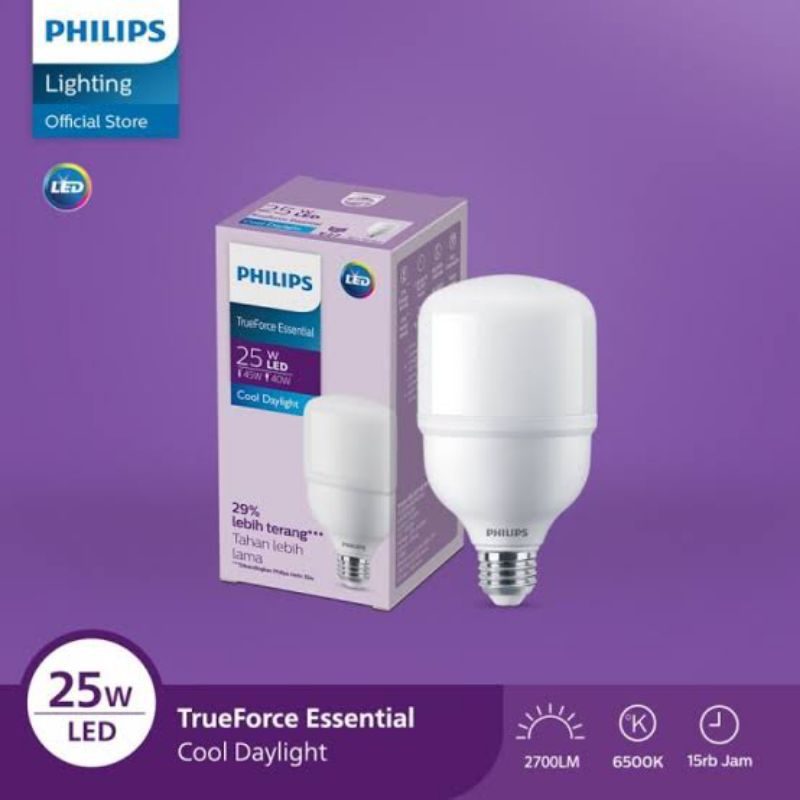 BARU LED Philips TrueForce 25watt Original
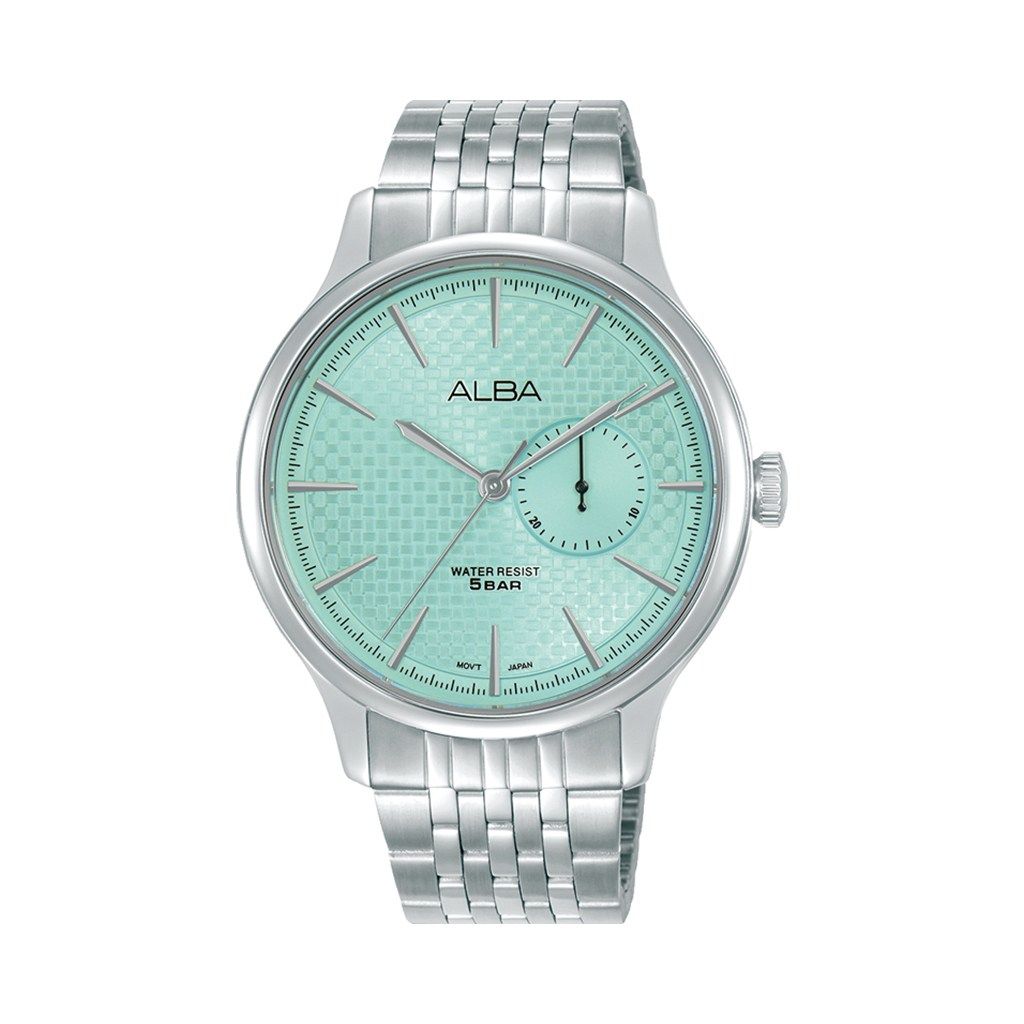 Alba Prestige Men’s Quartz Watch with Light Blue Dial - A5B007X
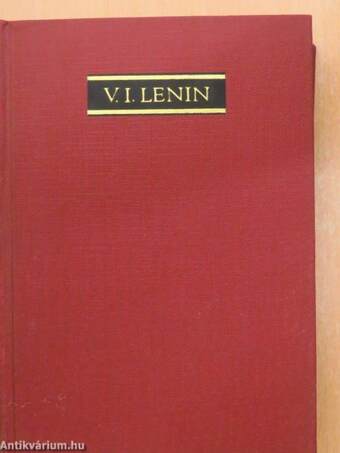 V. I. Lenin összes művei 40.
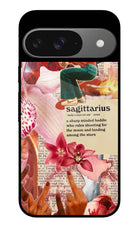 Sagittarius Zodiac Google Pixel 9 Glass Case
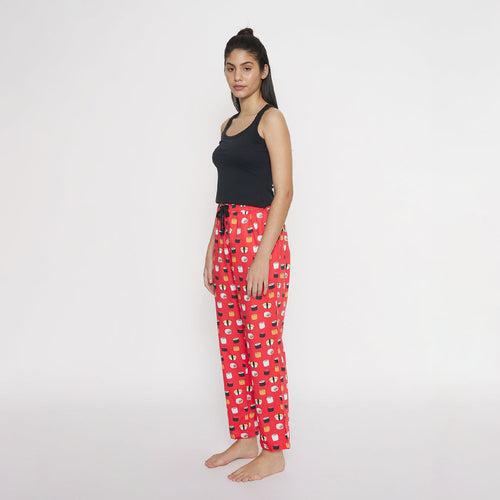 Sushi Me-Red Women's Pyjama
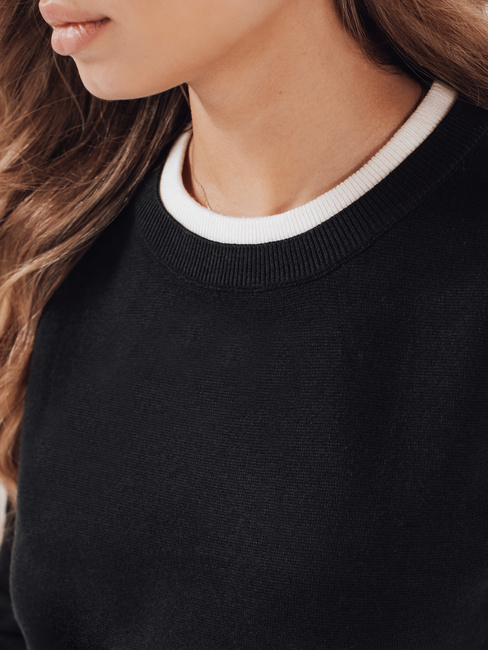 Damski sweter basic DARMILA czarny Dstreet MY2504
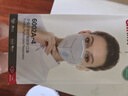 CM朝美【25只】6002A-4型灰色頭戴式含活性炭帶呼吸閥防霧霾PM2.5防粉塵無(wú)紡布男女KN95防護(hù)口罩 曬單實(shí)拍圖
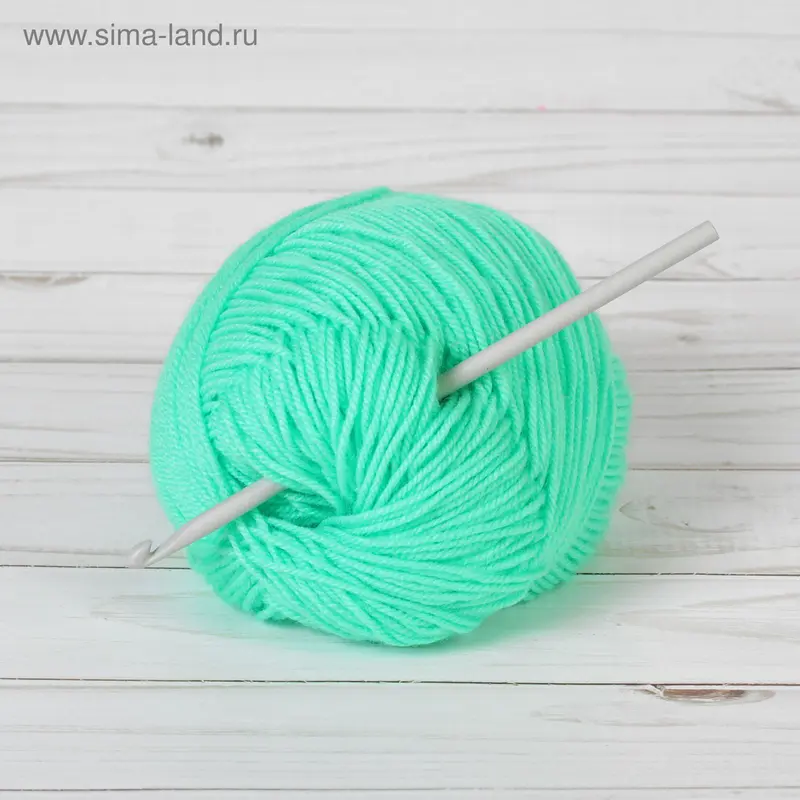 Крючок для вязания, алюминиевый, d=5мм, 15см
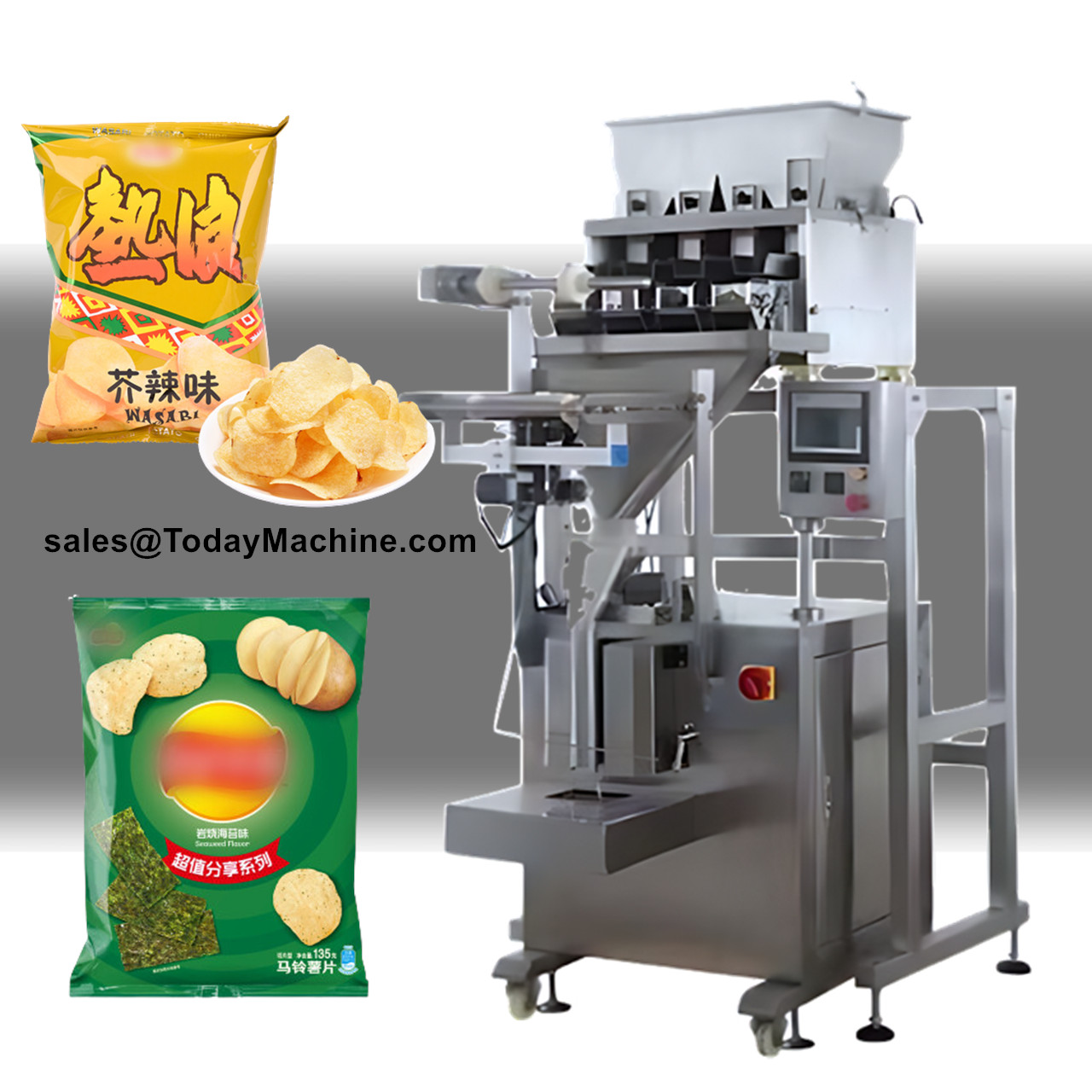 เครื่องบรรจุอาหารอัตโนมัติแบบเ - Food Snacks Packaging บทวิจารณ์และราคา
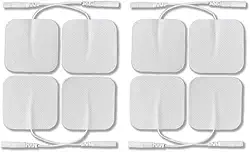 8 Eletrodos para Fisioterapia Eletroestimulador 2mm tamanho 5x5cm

----

> _EXERCISE AIM_
Only the pictures are dropped when you print the material; everything else is copied exactly.

> _SOLUTION TO THE EXERCISE_
 BARU LED Philips TrueForce 25watt Original
 Alba Prestige Men’s Quartz Watch with Light Blue Dial - A5B007X
 V. I. Lenin összes művei 40.
 Sagittarius Zodiac Google Pixel 9 Glass Case
 Sushi Me-Red Women's Pyjama
 Damski sweter basic DARMILA czarny Dstreet MY2504
 CM朝美【25只】6002A-4型灰色頭戴式含活性炭帶呼吸閥防霧霾PM2.5防粉塵無(wú)紡布男女KN95防護(hù)口罩 曬單實(shí)拍圖
 Крючок для вязания, алюминиевый, d=5мм, 15см
 เครื่องบรรจุอาหารอัตโนมัติแบบเ - Food Snacks Packaging บทวิจารณ์และราคา
 8 Eletrodos para Fisioterapia Eletroestimulador 2mm tamanho 5x5cm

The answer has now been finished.